> [What to work on] Pick out and copy each line of the listing below that contains the string "surface". Letter case counts.

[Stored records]
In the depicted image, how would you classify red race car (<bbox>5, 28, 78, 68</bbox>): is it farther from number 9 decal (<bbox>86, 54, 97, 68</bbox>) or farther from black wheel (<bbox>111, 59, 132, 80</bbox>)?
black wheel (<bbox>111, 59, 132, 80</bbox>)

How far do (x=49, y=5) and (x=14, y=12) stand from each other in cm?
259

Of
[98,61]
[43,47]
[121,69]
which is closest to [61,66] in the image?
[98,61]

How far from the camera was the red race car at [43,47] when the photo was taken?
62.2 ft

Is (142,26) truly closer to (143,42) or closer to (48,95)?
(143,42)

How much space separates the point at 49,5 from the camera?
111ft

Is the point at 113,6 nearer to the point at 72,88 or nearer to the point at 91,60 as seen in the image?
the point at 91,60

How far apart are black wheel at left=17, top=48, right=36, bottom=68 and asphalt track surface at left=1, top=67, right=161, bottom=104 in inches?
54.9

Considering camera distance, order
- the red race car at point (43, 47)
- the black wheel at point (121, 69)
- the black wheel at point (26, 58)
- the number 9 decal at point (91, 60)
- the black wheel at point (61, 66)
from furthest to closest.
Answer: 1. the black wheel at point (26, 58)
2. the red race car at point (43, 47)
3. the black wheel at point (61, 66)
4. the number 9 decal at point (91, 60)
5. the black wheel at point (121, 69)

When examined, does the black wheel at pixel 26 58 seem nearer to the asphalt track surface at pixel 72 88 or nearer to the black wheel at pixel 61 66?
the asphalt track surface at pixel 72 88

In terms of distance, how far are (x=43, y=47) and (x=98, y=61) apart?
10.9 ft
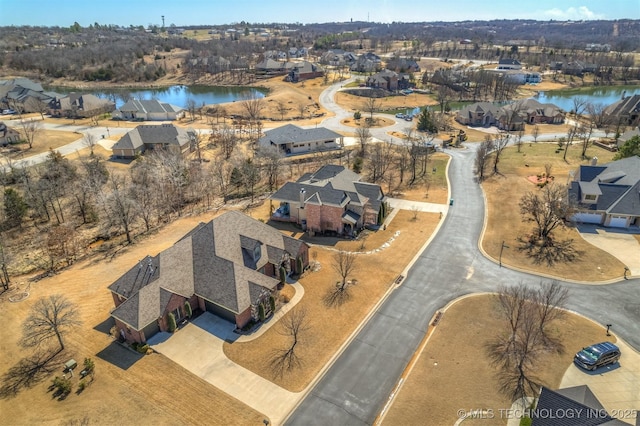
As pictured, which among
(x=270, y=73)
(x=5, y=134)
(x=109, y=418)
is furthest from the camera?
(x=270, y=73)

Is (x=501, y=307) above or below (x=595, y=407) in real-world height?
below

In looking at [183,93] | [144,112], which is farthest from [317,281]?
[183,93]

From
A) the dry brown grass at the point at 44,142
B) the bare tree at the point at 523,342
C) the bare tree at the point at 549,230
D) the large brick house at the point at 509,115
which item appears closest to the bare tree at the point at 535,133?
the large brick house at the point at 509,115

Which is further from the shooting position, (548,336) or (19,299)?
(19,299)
--
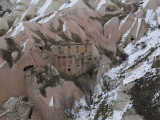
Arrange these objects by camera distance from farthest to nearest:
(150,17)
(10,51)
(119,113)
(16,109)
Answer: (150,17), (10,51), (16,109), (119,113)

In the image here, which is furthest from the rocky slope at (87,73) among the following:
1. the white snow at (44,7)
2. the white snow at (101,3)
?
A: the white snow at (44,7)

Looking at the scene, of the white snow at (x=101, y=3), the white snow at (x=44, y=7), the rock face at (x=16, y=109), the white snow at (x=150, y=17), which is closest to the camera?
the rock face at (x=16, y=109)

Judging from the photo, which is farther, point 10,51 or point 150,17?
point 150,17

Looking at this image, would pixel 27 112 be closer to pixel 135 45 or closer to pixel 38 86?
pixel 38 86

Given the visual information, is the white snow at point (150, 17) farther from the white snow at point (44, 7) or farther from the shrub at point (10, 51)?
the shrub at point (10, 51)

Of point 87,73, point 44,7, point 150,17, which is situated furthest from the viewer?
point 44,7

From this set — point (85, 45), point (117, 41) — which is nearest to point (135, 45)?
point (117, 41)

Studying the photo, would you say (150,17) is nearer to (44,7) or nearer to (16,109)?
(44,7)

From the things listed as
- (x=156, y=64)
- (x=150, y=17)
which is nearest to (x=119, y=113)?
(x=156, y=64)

> [Answer below]
How far apart are black wheel at left=17, top=48, right=36, bottom=68 and asphalt track surface at left=1, top=67, right=161, bottom=104 in inches?
When examined, does the black wheel at pixel 26 58 seem nearer to the asphalt track surface at pixel 72 88 or nearer to the black wheel at pixel 61 66?
the asphalt track surface at pixel 72 88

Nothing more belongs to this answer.